A girl was the only occupant of the conservatory. Her hair was so fair it was white, and long, and straight, and she sat at the glass-topped table, her hands clasped together, staring at the garden outside, and the gathering dusk. She seemed wistful.
"Do you mind if I sit here?" I asked, gesturing with my cup. She shook her head, and then followed it up with a shrug, to indicate that it was all the same to her. I sat down.
Vic walked past the conservatory door. He was talking to Stella, but he looked in at me, sitting at the table, wrapped in shyness and awkwardness, and he opened and closed his hand in a parody of a speaking mouth. Talk. Talk. Right. Right.
"Are you from around here?" I asked the girl.
She shook her head. She wore a low-cut silvery top, and I tried not to stare at the swell of her breasts.
I said, "What's your name? I'm Enn."
"Wain's Wain," she said, or something that sounded like it. "I'm a second."
"That's uh. That's a different name."
She fixed me with huge, liquid eyes. "It indicates that my progenitor was also Wain, and that I am obliged to report back to her. I may not breed."
"Ah. Well. Bit early for that anyway, isn't it?"
She unclasped her hands, raised them above the table, spread her fingers. "You see?" The little finger on her left hand was crooked, and it bifurcated at the top, splitting into two smaller fingertips. A minor deformity. "When I was finished a decision was needed. Would I be retained, or eliminated? I was fortunate that the decision was with me. Now, I travel, while my more perfect sisters remain at home in stasis. They were firsts. I am a second.

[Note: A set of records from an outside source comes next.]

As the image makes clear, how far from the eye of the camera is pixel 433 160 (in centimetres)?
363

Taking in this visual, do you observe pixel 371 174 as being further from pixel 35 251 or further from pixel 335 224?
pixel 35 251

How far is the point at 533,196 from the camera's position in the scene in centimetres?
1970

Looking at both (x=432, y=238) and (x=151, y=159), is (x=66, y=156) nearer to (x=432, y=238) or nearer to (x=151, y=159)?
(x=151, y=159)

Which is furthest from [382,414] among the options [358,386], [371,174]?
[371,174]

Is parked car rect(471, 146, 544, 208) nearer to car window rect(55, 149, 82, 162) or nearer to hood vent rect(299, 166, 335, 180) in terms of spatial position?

"Soon I must return to Wain, and tell her all I have seen. All my impressions of this place of yours."
"I don't actually live in Croydon," I said. "I don't come from here." I wondered if she was American. I had no idea what she was talking about.
"As you say," she agreed, "neither of us comes from here." She folded her six-fingered left hand beneath her right, as if tucking it out of sight. "I had expected it to be bigger, and cleaner, and more colorful. But still, it is a jewel."
She yawned, covered her mouth with her right hand, only for a moment, before it was back on the table again. "I grow weary of the journeying, and I wish sometimes that it would end. On a street in Rio, at Carnival, I saw them on a bridge, golden and tall and insect-eyed and winged, and elated I almost ran to greet them, before I saw that they were only people in costumes. I said to Hola Colt, 'Why do they try so hard to look like us?' and Hola Colt replied, 'Because they hate themselves, all shades of pink and brown, and so small.' It is what I experience, even me, and I am not grown. It is like a world of children, or of elves." Then she smiled, and said, "It was a good thing they could not any of them see Hola Colt."
"Um," I said, "do you want to dance?"
She shook her head immediately. "It is not permitted," she said. "I can do nothing that might cause damage to property. I am Wain's."
"Would you like something to drink, then?"